One student was really pleased; in her journal she wrote:
I liked creating a Placebook profile more than I enjoyed creating a Facebook profile because Placebook actually made me think. When I created my Facebook page I am pretty sure that it took me less than 5 minutes and I know that I was not all too concerned about people judging my profile page because in reality everyone’s profile page is more similar than different. I think that Facebook originally fed off of our American consumption culture, and since by and large we consume the same products, Facebook in a way takes away people’s unique identities. Facebook is another place where people seem to seek conformity instead of celebrating differences.

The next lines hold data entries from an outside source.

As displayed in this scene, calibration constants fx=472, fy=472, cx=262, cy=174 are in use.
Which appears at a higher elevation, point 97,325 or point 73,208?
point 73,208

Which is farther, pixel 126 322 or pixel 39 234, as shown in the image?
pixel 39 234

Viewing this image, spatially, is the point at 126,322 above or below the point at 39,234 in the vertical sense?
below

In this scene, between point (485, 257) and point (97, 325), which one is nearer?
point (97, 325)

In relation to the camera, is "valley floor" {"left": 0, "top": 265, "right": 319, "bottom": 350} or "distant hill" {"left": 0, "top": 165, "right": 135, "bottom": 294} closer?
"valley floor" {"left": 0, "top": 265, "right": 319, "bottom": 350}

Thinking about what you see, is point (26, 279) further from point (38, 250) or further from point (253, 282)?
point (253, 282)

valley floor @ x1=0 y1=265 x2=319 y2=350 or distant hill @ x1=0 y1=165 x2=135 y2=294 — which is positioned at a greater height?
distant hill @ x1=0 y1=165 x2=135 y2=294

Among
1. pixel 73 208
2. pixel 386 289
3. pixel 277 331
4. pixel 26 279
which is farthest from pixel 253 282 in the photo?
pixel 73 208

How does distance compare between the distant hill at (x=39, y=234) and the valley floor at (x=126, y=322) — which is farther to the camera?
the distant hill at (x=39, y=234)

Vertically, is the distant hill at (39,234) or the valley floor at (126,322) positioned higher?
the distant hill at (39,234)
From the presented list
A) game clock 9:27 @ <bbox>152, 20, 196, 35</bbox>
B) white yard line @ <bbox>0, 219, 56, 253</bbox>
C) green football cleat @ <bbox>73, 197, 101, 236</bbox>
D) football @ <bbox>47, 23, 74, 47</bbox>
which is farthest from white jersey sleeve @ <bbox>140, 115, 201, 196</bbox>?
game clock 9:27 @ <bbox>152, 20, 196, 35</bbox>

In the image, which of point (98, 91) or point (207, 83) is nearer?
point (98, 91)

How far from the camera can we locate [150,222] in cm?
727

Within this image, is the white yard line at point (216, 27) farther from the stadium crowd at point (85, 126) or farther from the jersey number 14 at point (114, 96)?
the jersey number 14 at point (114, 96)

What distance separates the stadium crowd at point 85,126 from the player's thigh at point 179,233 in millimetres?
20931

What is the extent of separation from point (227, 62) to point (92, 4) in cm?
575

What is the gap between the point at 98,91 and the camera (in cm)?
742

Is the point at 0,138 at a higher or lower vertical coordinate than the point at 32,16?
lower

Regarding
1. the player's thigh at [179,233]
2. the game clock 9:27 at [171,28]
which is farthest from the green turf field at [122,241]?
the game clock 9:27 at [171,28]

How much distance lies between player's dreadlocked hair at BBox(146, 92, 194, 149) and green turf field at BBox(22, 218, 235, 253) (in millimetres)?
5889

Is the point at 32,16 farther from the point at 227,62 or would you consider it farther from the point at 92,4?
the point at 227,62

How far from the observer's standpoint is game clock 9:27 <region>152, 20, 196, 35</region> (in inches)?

In contrast, I think the idea of Placebook is a less passive activity than Facebook because it forces people to acknowledge place, the environment, and the future. Also, Placebook more than Facebook makes us more aware of where we come from, and thus seems to encourage people to show and be proud of how they are different.
Another important difference between Placebook and Facebook is that Facebook rarely causes people to worry about being judged or embarrassed by news feeds or comments they make. Thus Facebook has created another careless environment. On the other hand, Placebook is a space where I think people would judge one another, especially about people’s carbon footprints and peoples’ activites to create a better future. Thus, Placebook creates a caring and thoughtful environment when compared to Facebook.
I do not think that people would latch onto Placebook like they have with Facebook, especially Americans, because Placebook does not leave room for complaining and bitching about life, and these are two activities that Americans are more than addicted to.
It’s possible that Placebook might be for you. Give it a try and let me know what you think.